Sein vielleicht bleibendster Beitrag zur Geschichte der Porträtmalerei liegt in seiner Rolle während der bedeutsamen Hochzeitsverhandlungen zwischen den Häusern Habsburg und Jagiellone. Als er 1515 eigens nach Wien berufen wurde, erhielt Strigel die Aufgabe, die Gesichter eines sich wandelnden Europas festzuhalten. Seine Porträts aus dieser Ära zeichnen sich durch eine außergewöhnliche Klarheit und eine psychologische Tiefe aus, die über bloße Dokumentation hinausgeht. Durch seinen Pinsel besitzen die Dargestellten eine stille Würde und eine leuchtende Qualität, die eine Seele erahnen lässt, die hinter dem Pigment hervorblickt. Diese Werke halten nicht nur die Geschichte fest; sie vermenschlichen sie und bieten uns ein intimes Fenster in die Gesichter der Renaissance-Elite.

Ein Meisterwerk aus Technik und Tradition

Die technische Brillanz Bernhard Strigels zeigt sich am deutlichsten in seiner Meisterschaft der Luminosität.
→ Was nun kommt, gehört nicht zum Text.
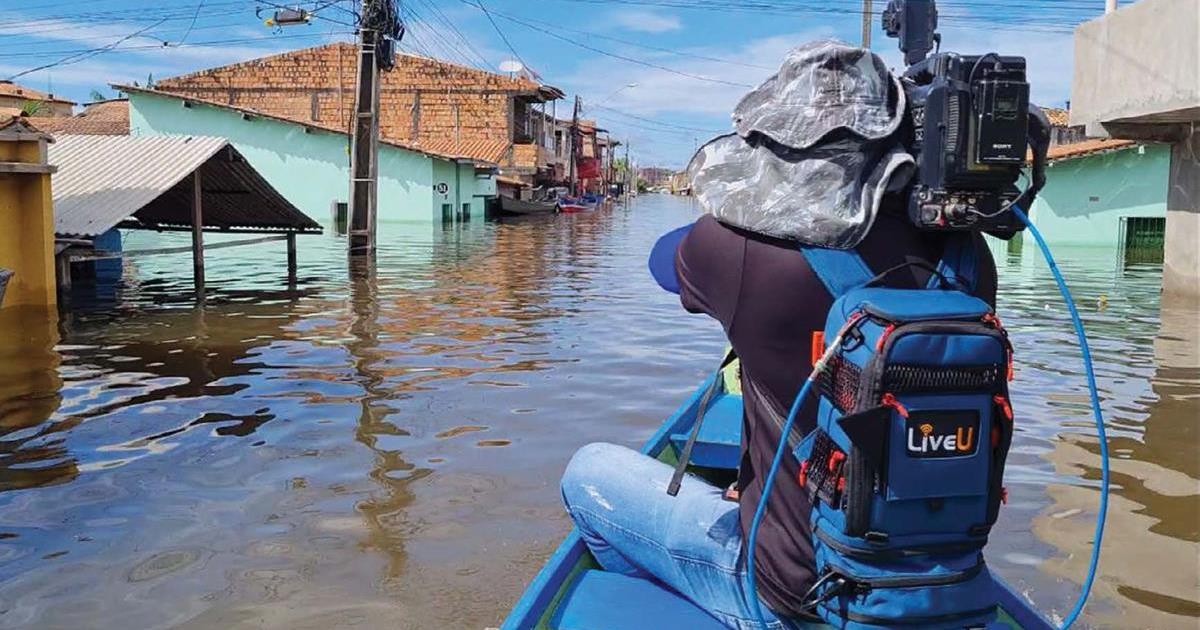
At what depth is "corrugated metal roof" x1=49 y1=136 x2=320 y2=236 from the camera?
12555 mm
Er besaß die seltene Fähigkeit, das Licht so zu manipulieren, dass es nicht bloß von der Oberfläche zu reflektieren schien, sondern aus dem Inneren des Gemäldes selbst zu emittieren. Diese Technik, kombiniert mit einem anspruchsvollen Einsatz von Farbpaletten, erlaubte es ihm, Werke zu schaffen, die sich sowohl physisch greifbar als auch spirituell erhaben anfühlten. Ob er nun an großformatigen historischen Kompositionen oder an intimen Einzelporträts arbeitete, sein Streben nach Präzision blieb unerschütterlich.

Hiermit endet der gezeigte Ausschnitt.